I was gratified that he fumbled for an appropriate word.

"Your caste was propelled forward because of it. There's a tremendous amount of strength and spiritual sophistication in you. Away from Feslavit, who was very kind, but he wanted to coddle you, you can explore those abilities. I hope you will; you'll need them."

I'd remained silent, sipping the tart wine. Velaxis had scoured me out with our aruna; his shared breath had cleansed away accumulated despondency and wiped away the stagnating pools of ennui. I owed him the vitality I felt, the ability to really listen and take my upcoming tasks to heart, whenever they did occur.

"I will. Thank you, Velaxis," I said softly, resting a hand atop his and giving the fingers a gentle squeeze.

He curled his fingers around them; I craved their warmth. He gifted me with a brave smile and I was heartened. "The name you shouted," he said. "It wasn't so much for love, or loss of it."

"It wasn't?" My voice cracked.

"No, Vaysh. It was a battle cry."

* * * * *
I begged off of dinner that evening, fabricating stomach cramps. Firethorn insisted on coming into my room and seeing me in the flesh to make certain I hadn't made my lodging into a den for brooding. The scent of aruna still hung tenaciously in the air and a secretive smile of approval flitted on his face.

"Okay. But you're having breakfast with us tomorrow, no matter what."

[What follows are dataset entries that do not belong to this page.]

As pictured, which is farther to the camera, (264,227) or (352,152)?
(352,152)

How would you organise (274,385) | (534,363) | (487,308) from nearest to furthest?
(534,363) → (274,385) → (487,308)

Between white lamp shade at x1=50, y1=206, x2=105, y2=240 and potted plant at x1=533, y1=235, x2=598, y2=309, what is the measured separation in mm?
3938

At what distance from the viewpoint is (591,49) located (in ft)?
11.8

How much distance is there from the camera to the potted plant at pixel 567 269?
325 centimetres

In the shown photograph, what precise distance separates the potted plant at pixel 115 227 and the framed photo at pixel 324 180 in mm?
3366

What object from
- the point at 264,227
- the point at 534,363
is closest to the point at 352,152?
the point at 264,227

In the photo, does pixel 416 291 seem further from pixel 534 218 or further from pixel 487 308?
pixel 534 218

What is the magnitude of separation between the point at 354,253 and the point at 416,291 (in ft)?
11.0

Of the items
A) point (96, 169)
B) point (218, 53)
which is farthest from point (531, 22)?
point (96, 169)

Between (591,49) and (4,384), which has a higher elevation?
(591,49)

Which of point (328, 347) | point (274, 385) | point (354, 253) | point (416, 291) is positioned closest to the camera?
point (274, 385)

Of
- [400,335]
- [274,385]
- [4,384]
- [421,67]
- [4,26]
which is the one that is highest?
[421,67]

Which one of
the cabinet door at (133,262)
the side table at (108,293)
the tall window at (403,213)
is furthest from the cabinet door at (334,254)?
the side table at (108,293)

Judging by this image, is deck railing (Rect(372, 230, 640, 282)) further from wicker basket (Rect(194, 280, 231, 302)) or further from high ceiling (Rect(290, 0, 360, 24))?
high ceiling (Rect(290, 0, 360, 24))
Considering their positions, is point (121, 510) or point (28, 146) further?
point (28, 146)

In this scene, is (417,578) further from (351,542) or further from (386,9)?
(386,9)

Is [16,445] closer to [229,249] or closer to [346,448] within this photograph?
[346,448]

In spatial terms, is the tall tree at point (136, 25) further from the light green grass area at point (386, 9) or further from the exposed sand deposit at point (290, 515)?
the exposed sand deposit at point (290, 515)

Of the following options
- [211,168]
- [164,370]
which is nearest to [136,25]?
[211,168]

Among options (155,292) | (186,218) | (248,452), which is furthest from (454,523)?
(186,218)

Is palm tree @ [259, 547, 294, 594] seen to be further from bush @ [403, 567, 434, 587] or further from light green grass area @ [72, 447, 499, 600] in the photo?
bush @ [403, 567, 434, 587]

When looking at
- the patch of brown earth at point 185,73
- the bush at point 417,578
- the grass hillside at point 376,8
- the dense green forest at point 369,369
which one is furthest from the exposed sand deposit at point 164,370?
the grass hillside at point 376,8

I agreed demurely and he left. With a deep exhale, I went over to my bag. After Velaxis had taken his leave, I'd crashed, sleeping for a couple of hours, quite an extraordinary feat for me. I opened the rugged pack to find my sleeping clothes and my hand closed around a delicate piece of silver. I pulled out the amber phoenix pendant Feslavit had caught me admiring over a year ago. The amber, tiger's eye and garnet were as beautiful as I remembered when I'd first seen it. I found the acompanying piece of paper after rummaging a bit through the pack, just a simple note.

    Wear this and be proud.

I caressed the necklace in my fingers before putting it on and admiring it in the mirror which hung over the bathroom sink. After a few moments of staring at the craftwork, I went to my personal, small bag, the one I hadn't let anyone else meddle in, and withdrew the small tin of tiger balm crystals and a needle. Once I'd readied the drug, I shot it into my arm, letting the fierce calm of it ease through my body. I poured myself the last of the wine and drank it slowly, blissfully thinking of nothing at all.